Ela há-de vir, maior que a sede e a fome,
Ela há-de vir, a dor que ainda não veio.


Príncipe Perfeito


Aquele estranho soldado
Nunca a farda ele a rompeu
Aquele estranho soldado,
Cujo exército é parado;
Sou eu.

Aquela estrela cadente,
Depois de cair da altura,
Quem se lembra que ela ardeu?
Aquela estrela cadente
Sou eu.

Não foi sobre mar revolto,
Foi sobre pálido lago
Que certa nau se perdeu...
Aquela barca perdida
Sou eu.

Sei dum livro ainda fechado.
Porque é que ninguém o leu?
- Era uma vez um Poeta...
Aquele conto ignorado
Sou eu.

Nem os palmos de chão tenho
Que o destino aos mortos deu!
Não tenho um palmo de terra!
Não tenho nada. O Poeta
Sou eu.

Ó Pássaro de Pedra!
As tuas horas longas são as minhas...
À nossa frente os Oceanos falam.
Mas nós emudecemos.

À nossa beira uns choram: outros riem.
Mas nós ficamos frios e parados.
Logo, ao cair da noite,
As plantas dormem...
Os corpos vão juntar-se
Livremente.
Esses versos que o dias encarcerou!...

E eu
E tu
Morremos de cansaço,
De olhos postos no céu dos que voaram!

Ouviu-se ao longe a música da vida
Ao longe ouvi-a, em meu caixão deitado...
Não me acordou a música da vida!...
Dormi, sonhando, em meu caixão deitado,
Cavalos brancos e selins de prata,
Carroções de oiro, de oiro mas vazios,
Histórias velhas, velhas mas sem data,
Tudo como eu. Lábios turbados, frios...
Ninguém calcou a minha sepultura!
A mim chegou só o eco de outros passos!
Canção morta? Afinal, canção futura.
Sono de membros alquebrados, lassos...
Condenação!
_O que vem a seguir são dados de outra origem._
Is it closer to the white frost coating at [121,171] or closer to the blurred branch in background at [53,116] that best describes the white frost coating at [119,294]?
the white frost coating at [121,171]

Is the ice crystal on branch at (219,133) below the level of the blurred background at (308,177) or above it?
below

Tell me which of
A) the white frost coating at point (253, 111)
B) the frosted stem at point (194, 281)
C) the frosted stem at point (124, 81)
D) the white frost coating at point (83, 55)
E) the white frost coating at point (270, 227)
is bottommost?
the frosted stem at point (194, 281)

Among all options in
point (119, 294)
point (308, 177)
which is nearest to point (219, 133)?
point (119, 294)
Dedo que me detém!
Ficou um sopro sobre o meu poisado...
Anjos? Demónios? Não me viu ninguém.
Vivi dormindo em meu caixão fechado.

O ritmo... A cor... O aroma... Essas nascentes
Deviam-me bastar!
Mas não! Tenho pulmões. Preciso de ar.
Trago entreaberta a boca e tenho dentes...
E o sonho? E o amor? As vibrações secretas
Deviam dar-me o alento de viver!

De que lama são feitos os Poetas
Que buscam só prazer?

Sei que há sombras e há fundos matagais...
Corpo trigueiro e forte! Por que esperas
Para saciar o instinto? Nada mais
Do que a fome dá pão e alma às feras.

Devia ser um beijo
E foi só chaga aberta!
Devia ser harpejo.
E fo nota deserta!
Ó formosura acesa!
Que é dos voos eternos?
- Caminhos de beleza
Desceram aos infernos...
Deviam ser caminhos
Onde a nossa alma fosse
Envolta em seus arminhos.
Que é da beleza doce?
Deviam ser mil rosas,
Todas resplandecentes!
Deviam ser mil rosas,
Com místicas sementes!
Deviam ser mil rosas.
E foram mil serpentes:
- Volúpias monstruosas,
Contactos decadentes...

A nascente dorida dos meus rios
Não se vê.
Meus versos, escrevi-os
Para quê?

Sofri meus pensamentos e cantei-os,
(Não foi só por cantar!)
Neles ficaam linhas de alvos seios
E tintas apagadas de luar...

Mas a nascente viva dos meus rios
Não se vê.
Meus versos, escrevi-os
Para quê?

Alguém ao lê-los não sentiu a prece?
Ah! minha rubra lágrima perdida!
Segredo? Uma vez dito, logo esquece...
Bailado? Enquanto o danço é que tem vida!

Pediram-me a alma. Dei-a.
Chamaram-lhe bruma!
Pediram-me sangue. Dei-o.
Chamaram-lhe espuma.

E atordoou-me o toque do clarim
Do que era loiro, ardente e amanheceu.
Nabucodonosor! Um nome assim,
Podia ser o meu.

As mãos do rei podiam ser as minhas.
A sua raça continua em mim.
Petrificaram-me as rainhas
À mesa do festim...

Ó danças
Por florir!
Mesopotâmia! Índia! Roma! Alcácer Quibir!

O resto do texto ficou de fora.